There was evidence tending to prove that the account as rendered by the mortgagee to the plaintiff became a stated one. But whatever presumption of the correctness of that statement may have been raised by *456the plaintiff’s failure to controvert it promptly was a rebuttable one, and he was entitled to prove that any admission of his that might be implied from his silence was unsupported by a consideration, in that as a matter of fact no balance was owing on the mortgage debt at the time of the foreclosure. — Rice v. Schloss & Kahn, 90 Ala. 416, 7 South. 802; First National Bank of Talladega v. Chaffin, et al., 118 Ala. 246, 24 South. 80. The mortgage itself provided for payments to be made on it by the mortgagor supplying lumber to the mortgagee at the market price for such lumber prevailing when the orders for it were given, and the payments which were made on the mortgage debt were made in this way.
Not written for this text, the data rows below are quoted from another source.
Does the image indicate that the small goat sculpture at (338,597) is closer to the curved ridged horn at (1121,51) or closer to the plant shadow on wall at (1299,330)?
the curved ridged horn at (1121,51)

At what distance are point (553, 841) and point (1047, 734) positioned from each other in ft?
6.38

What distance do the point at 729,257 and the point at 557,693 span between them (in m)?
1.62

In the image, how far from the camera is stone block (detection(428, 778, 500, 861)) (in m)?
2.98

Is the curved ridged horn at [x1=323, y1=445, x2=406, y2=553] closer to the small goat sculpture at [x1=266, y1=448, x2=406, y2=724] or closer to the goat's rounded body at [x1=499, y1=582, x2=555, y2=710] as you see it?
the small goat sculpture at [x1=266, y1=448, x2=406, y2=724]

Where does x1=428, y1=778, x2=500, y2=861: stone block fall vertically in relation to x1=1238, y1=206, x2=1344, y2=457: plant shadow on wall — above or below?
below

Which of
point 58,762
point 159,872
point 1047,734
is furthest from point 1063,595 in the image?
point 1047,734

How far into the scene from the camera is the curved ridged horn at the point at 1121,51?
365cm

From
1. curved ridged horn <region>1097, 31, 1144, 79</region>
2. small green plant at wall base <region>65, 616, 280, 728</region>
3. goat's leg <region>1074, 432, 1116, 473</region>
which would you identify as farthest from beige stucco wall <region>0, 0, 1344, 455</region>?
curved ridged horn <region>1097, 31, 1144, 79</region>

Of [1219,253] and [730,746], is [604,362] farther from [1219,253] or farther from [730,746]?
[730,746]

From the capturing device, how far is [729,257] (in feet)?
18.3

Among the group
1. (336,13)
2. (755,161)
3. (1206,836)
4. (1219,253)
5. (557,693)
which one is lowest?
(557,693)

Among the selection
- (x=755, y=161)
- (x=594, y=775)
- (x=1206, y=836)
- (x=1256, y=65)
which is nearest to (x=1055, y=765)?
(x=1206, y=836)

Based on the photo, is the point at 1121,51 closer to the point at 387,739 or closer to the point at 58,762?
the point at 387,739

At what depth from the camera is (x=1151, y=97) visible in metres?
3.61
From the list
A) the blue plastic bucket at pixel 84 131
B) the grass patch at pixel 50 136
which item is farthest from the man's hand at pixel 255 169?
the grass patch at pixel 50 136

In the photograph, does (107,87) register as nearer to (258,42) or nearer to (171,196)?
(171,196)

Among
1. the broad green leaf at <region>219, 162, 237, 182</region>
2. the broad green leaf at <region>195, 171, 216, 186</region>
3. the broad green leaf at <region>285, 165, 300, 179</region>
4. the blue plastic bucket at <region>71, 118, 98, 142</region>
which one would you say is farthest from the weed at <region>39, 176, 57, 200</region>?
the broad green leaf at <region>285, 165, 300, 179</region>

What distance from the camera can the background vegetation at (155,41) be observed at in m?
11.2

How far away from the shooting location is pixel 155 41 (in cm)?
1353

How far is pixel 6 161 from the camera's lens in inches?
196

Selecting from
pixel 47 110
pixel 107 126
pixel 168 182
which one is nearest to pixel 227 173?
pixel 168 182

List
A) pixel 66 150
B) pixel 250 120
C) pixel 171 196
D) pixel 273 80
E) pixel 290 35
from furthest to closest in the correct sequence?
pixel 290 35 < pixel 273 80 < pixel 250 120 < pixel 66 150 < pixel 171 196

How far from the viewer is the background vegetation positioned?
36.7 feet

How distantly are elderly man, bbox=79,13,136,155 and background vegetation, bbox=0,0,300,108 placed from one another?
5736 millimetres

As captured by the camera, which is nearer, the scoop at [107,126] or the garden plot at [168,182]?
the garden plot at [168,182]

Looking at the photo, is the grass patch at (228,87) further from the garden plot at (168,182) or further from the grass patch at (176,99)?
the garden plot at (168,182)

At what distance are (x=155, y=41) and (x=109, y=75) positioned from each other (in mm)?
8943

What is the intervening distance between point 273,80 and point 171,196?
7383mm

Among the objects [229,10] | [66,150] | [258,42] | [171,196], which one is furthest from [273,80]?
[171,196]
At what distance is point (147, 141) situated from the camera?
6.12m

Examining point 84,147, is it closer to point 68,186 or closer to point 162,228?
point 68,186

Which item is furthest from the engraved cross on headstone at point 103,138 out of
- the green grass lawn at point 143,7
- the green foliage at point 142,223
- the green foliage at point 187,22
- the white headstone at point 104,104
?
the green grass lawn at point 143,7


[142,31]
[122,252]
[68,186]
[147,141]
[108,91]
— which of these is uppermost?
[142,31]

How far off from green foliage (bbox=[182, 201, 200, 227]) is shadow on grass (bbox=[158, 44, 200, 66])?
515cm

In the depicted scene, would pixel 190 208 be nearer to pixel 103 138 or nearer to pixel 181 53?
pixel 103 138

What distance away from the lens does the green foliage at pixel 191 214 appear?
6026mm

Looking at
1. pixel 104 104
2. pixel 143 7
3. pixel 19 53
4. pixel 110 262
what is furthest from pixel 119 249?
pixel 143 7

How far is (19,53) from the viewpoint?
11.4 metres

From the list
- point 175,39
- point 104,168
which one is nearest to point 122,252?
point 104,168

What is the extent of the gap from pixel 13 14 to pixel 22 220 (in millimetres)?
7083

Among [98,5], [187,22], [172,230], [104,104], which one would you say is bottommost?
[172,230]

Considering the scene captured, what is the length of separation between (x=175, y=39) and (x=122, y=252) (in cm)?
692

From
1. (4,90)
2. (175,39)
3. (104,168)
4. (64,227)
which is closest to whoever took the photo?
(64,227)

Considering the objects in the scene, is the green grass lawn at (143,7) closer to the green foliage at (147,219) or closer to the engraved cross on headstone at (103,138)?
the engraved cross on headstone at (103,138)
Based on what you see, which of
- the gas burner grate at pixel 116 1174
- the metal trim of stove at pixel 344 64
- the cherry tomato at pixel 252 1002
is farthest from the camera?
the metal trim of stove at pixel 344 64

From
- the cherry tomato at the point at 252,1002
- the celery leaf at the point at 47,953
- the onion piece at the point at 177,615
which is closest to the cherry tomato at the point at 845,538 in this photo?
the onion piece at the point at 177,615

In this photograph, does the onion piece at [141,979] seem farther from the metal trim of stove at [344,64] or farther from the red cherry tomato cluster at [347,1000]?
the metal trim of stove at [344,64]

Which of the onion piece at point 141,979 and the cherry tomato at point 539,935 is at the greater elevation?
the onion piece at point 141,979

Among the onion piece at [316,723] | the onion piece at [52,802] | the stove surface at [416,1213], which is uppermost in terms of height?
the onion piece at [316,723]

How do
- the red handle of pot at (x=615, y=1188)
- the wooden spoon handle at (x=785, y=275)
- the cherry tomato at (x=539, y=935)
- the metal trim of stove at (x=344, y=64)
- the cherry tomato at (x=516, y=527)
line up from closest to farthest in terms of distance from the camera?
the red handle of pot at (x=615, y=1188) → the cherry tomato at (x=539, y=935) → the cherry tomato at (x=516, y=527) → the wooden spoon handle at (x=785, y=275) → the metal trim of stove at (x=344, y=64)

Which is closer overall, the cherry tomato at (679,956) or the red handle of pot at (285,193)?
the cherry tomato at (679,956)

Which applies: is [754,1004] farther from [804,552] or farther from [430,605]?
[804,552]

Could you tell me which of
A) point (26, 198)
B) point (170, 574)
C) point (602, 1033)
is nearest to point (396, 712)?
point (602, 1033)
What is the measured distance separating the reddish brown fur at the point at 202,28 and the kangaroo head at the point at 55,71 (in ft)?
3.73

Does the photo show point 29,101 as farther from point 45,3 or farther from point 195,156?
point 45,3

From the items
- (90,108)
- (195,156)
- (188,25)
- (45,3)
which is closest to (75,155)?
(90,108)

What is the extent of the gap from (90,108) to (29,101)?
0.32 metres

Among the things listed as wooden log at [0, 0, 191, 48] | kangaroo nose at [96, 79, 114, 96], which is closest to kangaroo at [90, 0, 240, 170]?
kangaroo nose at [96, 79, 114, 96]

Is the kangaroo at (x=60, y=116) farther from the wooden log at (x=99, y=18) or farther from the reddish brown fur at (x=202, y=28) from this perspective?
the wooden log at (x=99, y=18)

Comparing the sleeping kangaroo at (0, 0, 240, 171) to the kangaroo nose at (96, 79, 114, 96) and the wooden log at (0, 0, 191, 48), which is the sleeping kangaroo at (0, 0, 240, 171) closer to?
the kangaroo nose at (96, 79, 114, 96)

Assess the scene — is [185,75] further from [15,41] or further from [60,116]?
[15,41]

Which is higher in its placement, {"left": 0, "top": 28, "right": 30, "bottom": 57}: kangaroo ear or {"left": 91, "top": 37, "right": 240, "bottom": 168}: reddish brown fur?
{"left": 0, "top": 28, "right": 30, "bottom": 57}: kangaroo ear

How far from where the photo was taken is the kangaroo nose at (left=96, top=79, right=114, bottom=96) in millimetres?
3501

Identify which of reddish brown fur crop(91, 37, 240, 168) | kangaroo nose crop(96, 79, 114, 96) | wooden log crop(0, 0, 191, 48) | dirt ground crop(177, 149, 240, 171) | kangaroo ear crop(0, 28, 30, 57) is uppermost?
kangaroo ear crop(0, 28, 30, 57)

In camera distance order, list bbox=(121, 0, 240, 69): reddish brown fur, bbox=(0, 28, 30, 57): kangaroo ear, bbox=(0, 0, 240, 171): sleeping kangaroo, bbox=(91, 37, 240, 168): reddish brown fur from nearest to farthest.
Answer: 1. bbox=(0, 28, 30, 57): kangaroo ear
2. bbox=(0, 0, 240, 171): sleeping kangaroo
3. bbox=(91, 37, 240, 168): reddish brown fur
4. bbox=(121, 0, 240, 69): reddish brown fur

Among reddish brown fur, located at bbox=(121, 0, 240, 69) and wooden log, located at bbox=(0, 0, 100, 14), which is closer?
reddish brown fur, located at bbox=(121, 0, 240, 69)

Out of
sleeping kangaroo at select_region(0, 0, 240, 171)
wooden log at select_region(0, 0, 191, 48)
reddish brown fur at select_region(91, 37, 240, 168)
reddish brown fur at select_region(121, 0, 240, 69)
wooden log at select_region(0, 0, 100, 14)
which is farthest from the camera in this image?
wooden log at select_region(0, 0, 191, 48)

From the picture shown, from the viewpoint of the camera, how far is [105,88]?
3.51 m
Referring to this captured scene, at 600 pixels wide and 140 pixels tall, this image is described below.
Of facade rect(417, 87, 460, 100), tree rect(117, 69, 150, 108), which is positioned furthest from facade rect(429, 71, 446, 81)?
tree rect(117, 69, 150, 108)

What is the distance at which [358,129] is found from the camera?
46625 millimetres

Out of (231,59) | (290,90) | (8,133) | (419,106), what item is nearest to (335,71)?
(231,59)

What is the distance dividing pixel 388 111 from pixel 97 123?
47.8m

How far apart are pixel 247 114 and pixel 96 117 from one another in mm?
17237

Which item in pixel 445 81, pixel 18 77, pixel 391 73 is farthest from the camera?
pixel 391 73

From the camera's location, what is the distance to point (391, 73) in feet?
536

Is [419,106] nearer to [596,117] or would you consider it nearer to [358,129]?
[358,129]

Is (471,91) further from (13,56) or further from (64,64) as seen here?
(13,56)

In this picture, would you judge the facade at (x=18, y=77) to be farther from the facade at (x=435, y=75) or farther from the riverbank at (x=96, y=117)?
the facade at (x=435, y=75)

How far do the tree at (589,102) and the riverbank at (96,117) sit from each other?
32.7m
The plaintiff in his testimony pointed out a number of charges against him shown by the mortgagee’s statement of the account which were not authorized by the terms of the mortgage or by any other agreement, express or implied, to which the plaintiff was a party. The aggregate of these charges which, according to the plaintiff’s testimony, were unauthorized, amounts to more than the balance shown by the mortgagee’s statement. It is contended in the argument of the counsel for the appellant that the plaintiff’s testimony as to these disputed charges against him disclosed such a lack of knowledge of the facts upon which they were based as to justify the court in putting aside that testimony as unworthy of consideration or of submission to the jury. We cannot concur in this view. The statement itself disclosed the nature of the mortgagee’s claims upon which the charges in question were based. For the mortgagor to controvert the correctness of these items it was not necessary for him to know more about them than that they were not authorized either by the terms of the mortgage or by any other agreement or transaction to which he was a party. Under *457the evidence in the case it was a question for the jury whether or not anything was owing on the mortgage debt at the time the foreclosure sale was made. The defendant was in no position to claim that he was misled by the plaintiff’s conduct, as the latter appeared at the foreclosure sale and gave public notice that any one who bought at it would buy a lawsuit.

Under the evidence in the case there was no room for the controversy as to the property sued for having-belonged to the plaintiff. The defendant set up no claim to it except under a foreclosure of a mortgage of it which had been given by the plaintiff. In this situation it was plainly incumbent upon the defendant to sustain by proof any items embraced in the claim for the payment of which the mortgage was foreclosed which were not authorized by the mortgage itself. Only by the consent of the mortgagor could the mortgage stand as security for a debt or claim not- mentioned in it, and the party claiming that there was such consent had the burden of sustaining such claim by proof. Charge 1 given at the plaintiff’s request imported no more than this, and the court was not in error in giving it.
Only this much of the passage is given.